Aim of the task ::
Each entry must appear again exactly as it does in the source.

+++

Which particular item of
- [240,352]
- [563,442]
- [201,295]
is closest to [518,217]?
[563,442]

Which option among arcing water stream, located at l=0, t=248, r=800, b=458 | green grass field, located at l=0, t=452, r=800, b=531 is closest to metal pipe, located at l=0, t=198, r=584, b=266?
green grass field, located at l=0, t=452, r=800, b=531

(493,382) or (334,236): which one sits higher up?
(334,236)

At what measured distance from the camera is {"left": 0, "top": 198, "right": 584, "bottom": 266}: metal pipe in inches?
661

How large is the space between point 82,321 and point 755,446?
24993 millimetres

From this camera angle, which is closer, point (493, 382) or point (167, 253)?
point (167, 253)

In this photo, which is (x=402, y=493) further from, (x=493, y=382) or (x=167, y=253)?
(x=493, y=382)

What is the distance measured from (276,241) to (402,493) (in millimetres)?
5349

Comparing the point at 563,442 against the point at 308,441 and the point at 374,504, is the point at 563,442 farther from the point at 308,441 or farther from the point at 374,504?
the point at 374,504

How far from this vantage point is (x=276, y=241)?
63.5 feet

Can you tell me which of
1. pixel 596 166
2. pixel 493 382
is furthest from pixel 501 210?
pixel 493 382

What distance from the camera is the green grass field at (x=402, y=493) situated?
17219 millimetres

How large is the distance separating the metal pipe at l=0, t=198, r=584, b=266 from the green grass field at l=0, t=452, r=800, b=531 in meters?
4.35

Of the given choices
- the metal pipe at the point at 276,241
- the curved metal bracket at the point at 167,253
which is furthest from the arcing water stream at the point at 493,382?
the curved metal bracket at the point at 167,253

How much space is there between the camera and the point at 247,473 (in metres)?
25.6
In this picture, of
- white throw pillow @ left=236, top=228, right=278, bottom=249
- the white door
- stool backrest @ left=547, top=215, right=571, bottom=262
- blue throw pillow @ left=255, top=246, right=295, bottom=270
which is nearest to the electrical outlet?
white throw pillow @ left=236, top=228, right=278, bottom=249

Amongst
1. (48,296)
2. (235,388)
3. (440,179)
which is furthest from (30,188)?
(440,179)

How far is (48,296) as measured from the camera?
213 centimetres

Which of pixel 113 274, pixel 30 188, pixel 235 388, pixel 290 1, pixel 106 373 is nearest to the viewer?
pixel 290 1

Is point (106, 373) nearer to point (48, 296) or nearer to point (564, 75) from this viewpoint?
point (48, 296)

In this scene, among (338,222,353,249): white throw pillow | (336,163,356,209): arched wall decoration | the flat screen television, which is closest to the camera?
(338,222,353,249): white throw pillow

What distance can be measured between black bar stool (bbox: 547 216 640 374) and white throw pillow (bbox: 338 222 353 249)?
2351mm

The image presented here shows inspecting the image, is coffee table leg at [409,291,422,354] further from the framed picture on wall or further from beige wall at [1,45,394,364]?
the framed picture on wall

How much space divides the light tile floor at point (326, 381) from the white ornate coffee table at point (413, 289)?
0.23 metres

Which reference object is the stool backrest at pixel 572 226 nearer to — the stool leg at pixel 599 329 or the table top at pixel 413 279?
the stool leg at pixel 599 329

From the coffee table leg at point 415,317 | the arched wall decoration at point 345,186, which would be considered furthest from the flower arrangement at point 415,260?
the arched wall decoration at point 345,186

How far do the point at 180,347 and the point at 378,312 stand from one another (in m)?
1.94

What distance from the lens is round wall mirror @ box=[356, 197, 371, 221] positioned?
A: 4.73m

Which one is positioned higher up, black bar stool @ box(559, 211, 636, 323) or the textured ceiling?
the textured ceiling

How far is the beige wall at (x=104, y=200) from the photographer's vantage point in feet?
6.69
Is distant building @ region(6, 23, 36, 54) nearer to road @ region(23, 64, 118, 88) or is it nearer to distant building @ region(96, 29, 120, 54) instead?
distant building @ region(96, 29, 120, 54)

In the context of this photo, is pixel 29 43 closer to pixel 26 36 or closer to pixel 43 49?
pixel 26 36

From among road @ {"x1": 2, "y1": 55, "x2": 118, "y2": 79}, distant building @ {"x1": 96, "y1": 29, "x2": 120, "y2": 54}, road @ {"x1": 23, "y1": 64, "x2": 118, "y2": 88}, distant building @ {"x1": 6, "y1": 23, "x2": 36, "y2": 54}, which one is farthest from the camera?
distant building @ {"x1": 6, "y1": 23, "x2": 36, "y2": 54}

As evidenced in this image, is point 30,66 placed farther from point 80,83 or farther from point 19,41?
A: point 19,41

+++

Written solution ::
Which particular item of
- [240,352]
- [563,442]
- [201,295]
is closest to [518,217]?
[563,442]

Which option among arcing water stream, located at l=0, t=248, r=800, b=458 | green grass field, located at l=0, t=452, r=800, b=531 is closest to metal pipe, located at l=0, t=198, r=584, b=266?
green grass field, located at l=0, t=452, r=800, b=531

(493,382) or (334,236): which one sits higher up?
(334,236)

At what measured distance from the camera is {"left": 0, "top": 198, "right": 584, "bottom": 266}: metal pipe in inches?
661

How large is the space between point 82,321 and point 755,446?
24993 millimetres

From this camera angle, which is closer, point (493, 382) or point (167, 253)?
point (167, 253)

In this photo, which is (x=402, y=493) further from, (x=493, y=382) or (x=167, y=253)?
(x=493, y=382)

What is the distance measured from (276,241) to (402,493) (in millimetres)?
5349

Comparing the point at 563,442 against the point at 308,441 and the point at 374,504, is the point at 563,442 farther from the point at 308,441 or farther from the point at 374,504?
the point at 374,504

How far from this vantage point is (x=276, y=241)?
63.5 feet

Can you tell me which of
1. pixel 596 166
2. pixel 493 382
is furthest from pixel 501 210?
pixel 493 382

What distance from the camera is the green grass field at (x=402, y=493) situated?
17219 millimetres

How large is the distance separating the metal pipe at l=0, t=198, r=584, b=266 from the green grass field at l=0, t=452, r=800, b=531 in meters?
4.35

Of the given choices
- the metal pipe at the point at 276,241
- the curved metal bracket at the point at 167,253
which is furthest from the arcing water stream at the point at 493,382?
the curved metal bracket at the point at 167,253

How much space is there between the camera and the point at 247,473 (in metres)?
25.6
In this picture, of
- white throw pillow @ left=236, top=228, right=278, bottom=249
- the white door
- stool backrest @ left=547, top=215, right=571, bottom=262
- blue throw pillow @ left=255, top=246, right=295, bottom=270
which is nearest to the electrical outlet?
white throw pillow @ left=236, top=228, right=278, bottom=249

Amongst
1. (48,296)
2. (235,388)
3. (440,179)
which is furthest from (30,188)?
(440,179)

How far is (48,296) as measured from the camera?
213 centimetres

Which of pixel 113 274, pixel 30 188, pixel 235 388, pixel 290 1, pixel 106 373 is nearest to the viewer?
pixel 290 1

Is point (106, 373) nearer to point (48, 296) or nearer to point (564, 75) from this viewpoint?
point (48, 296)

In this scene, among (338,222,353,249): white throw pillow | (336,163,356,209): arched wall decoration | the flat screen television, which is closest to the camera?
(338,222,353,249): white throw pillow

What distance can be measured between black bar stool (bbox: 547 216 640 374) and white throw pillow (bbox: 338 222 353 249)?
2351mm

The image presented here shows inspecting the image, is coffee table leg at [409,291,422,354] further from the framed picture on wall or further from beige wall at [1,45,394,364]?
the framed picture on wall

How much space divides the light tile floor at point (326, 381) from the white ornate coffee table at point (413, 289)?
0.23 metres

Which reference object is the stool backrest at pixel 572 226 nearer to — the stool leg at pixel 599 329 or the table top at pixel 413 279?
the stool leg at pixel 599 329

From the coffee table leg at point 415,317 | the arched wall decoration at point 345,186, which would be considered furthest from the flower arrangement at point 415,260?
the arched wall decoration at point 345,186

How far do the point at 180,347 and the point at 378,312 stand from one another (in m)?
1.94

What distance from the lens is round wall mirror @ box=[356, 197, 371, 221] positioned?
A: 4.73m

Which one is positioned higher up, black bar stool @ box(559, 211, 636, 323) or the textured ceiling?
the textured ceiling

How far is the beige wall at (x=104, y=200) from the photographer's vantage point in feet?
6.69
Is distant building @ region(6, 23, 36, 54) nearer to road @ region(23, 64, 118, 88) or is it nearer to distant building @ region(96, 29, 120, 54) instead?
distant building @ region(96, 29, 120, 54)

In the context of this photo, is pixel 29 43 closer to pixel 26 36 or closer to pixel 43 49?
pixel 26 36

From among road @ {"x1": 2, "y1": 55, "x2": 118, "y2": 79}, distant building @ {"x1": 96, "y1": 29, "x2": 120, "y2": 54}, road @ {"x1": 23, "y1": 64, "x2": 118, "y2": 88}, distant building @ {"x1": 6, "y1": 23, "x2": 36, "y2": 54}, which one is farthest from the camera?
distant building @ {"x1": 6, "y1": 23, "x2": 36, "y2": 54}

As evidenced in this image, is point 30,66 placed farther from point 80,83 or farther from point 19,41?
A: point 19,41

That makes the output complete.